Maya Ersan and Jaimie Robson, the duo behind Mere Phantoms, use paper cut-outs to create miniature cities. Handheld lights are shone upon the paper structures to bring the shadows to life on the blank walls of the room. Their exhibition, Three Cities: Prayer and Protest, will be on display at the Grunt Gallery from Jan. 12 to Feb. 18, 2017.
The exhibition focuses on three cities: Istanbul, Vancouver, and Montreal. Ersan initially grew up in Turkey before moving to Vancouver to study art. It was there she met Robson.
The commonalities between all three cities are the protests and outrage caused by factors such as police violence, gentrification, and tuition hikes which ultimately lead to losing access to city art spaces. Through their work, Mere Phantoms is able to create a live experience for their audience to immerse themselves in the piece.
Ersan and Robson formed Mere Phantoms in 2012. Using paper cutouts of buildings, animals, and everything in between, Mere Phantoms create miniature cities. Each display includes a light that illuminates the city from below, but with the addition of handheld lamps, shadows come to life on the walls.
“The audience takes a light and moves through the work which creates the shadows as they go,” says Ersan. “With more than one light source, [the scene] gets layered and you end up manipulating each other’s shadows.”
With the combination of multiple shadows in the room layered upon one another, viewers become a part of the exhibition. It also forces them to be included in the shadows that another guest is making so the audience can see all different perspectives at once.
“It makes the viewer contemplative instead of trying to decipher something that you’re seeing in front of you which is our frustration with contemporary art in general. You’re either well-informed enough to get it or not,” says Ersan,
No knowledge is needed with Mere Phantoms’ shadow installations. With the shadows of the city looming on the blank walls of the gallery and seeing the bodies of the guest moving through the city, it allows for an immersive experience.
Three cities, one room
Mere Phantoms’ shadow installations are playful in design, but the Three Cities exhibition provides a more powerful statement that this particular medium of art is able to capture. Using iconic reference points that media has circulated about Istanbul, Vancouver and Montreal, the exhibition highlights the tension between the general populace and a higher authority.

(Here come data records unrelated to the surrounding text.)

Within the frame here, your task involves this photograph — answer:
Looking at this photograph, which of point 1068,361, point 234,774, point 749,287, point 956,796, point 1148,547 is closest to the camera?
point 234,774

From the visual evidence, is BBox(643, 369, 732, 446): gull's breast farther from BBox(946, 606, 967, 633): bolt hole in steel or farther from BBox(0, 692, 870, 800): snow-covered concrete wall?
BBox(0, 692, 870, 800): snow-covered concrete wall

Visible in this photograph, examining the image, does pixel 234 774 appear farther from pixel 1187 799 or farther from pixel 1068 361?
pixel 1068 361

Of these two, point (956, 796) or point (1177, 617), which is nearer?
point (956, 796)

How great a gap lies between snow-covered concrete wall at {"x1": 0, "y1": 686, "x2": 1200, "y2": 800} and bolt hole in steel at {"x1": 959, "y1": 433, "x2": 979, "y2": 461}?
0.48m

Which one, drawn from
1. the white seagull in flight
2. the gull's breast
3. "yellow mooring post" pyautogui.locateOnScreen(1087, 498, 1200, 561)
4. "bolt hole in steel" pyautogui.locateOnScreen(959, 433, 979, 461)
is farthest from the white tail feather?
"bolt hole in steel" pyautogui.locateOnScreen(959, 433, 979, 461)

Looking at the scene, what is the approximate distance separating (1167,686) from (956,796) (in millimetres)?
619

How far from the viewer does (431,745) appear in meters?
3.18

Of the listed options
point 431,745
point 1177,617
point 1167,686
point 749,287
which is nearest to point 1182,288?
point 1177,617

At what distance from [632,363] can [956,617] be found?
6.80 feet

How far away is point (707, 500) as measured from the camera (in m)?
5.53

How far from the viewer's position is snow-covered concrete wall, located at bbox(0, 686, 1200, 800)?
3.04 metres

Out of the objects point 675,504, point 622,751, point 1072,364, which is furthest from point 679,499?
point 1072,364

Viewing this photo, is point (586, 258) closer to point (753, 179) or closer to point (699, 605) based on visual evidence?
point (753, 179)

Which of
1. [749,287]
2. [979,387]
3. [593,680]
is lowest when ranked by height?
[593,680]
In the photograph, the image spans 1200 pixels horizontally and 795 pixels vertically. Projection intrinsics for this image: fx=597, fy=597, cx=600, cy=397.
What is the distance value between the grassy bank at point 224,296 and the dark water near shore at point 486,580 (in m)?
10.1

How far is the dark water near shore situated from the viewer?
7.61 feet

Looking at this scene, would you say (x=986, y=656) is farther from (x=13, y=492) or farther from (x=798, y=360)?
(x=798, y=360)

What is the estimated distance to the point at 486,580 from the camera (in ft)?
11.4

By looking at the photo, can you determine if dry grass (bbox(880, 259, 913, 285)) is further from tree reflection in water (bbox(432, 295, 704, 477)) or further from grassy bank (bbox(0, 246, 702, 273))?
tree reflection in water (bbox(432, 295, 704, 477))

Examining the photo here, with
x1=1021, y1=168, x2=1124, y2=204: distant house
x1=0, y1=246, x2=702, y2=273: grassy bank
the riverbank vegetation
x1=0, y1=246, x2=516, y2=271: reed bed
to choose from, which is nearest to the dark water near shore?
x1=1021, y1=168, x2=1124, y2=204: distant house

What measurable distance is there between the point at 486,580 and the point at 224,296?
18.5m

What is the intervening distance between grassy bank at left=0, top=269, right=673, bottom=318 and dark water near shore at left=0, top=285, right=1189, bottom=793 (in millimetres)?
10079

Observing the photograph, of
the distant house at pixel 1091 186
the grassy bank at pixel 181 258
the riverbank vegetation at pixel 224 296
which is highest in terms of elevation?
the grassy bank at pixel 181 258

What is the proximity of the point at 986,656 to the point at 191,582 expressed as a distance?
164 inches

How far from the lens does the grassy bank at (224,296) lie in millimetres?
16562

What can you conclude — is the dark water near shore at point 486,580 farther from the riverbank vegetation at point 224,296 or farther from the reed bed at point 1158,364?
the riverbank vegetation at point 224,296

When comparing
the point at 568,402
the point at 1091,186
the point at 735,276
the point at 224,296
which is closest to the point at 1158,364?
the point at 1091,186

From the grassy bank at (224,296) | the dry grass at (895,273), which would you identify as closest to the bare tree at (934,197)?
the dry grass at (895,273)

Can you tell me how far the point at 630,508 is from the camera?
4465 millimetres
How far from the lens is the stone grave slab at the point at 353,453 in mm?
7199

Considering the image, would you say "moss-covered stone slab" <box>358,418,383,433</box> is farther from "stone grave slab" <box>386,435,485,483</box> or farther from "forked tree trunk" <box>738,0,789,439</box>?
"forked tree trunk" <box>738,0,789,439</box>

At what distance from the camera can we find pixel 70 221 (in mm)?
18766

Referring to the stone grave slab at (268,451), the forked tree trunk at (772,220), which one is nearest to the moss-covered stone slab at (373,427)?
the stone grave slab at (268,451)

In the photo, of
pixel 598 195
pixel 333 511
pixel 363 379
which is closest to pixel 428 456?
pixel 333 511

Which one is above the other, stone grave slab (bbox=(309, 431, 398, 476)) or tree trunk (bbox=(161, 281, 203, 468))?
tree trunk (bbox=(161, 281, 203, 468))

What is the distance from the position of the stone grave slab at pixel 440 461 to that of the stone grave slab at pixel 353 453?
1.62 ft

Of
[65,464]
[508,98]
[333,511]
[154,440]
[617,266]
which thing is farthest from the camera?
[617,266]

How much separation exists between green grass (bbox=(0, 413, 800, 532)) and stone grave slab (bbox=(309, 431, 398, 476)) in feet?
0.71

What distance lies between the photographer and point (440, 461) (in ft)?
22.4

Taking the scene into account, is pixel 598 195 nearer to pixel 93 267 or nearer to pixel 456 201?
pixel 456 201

“All three cities have a history of prayer and protests that are very individual to those cities,” says Glenn Alteen, program director of Grunt Gallery. “To highlight these differences in a shadow play is an innovative use of the medium.”
The exhibition stands on three separate table tops to depict each city. Istanbul represents the police violence that occurred after an overpopulation crisis. Vancouver depicts the gentrification of urban areas with animals running wild on the streets and overtaking construction cranes. Montreal recalls the Pots and Pans protest where students took to the streets every night banging on their kitchenware to cry out to the government about tuition hikes. In the end, the ultimate goal of these protests had one thing in common: speaking out against injustice.
Where protestors make their presence known with volume, Mere Phantoms use the visual. Guests join in on the act by using their shadow installations to put the viewer back into that frame of time and become part of the protest and prayers.
“The similarities between praying together and protesting against this invisible enemy or god or government is that we’re trying to make our voices heard,” says Ersan.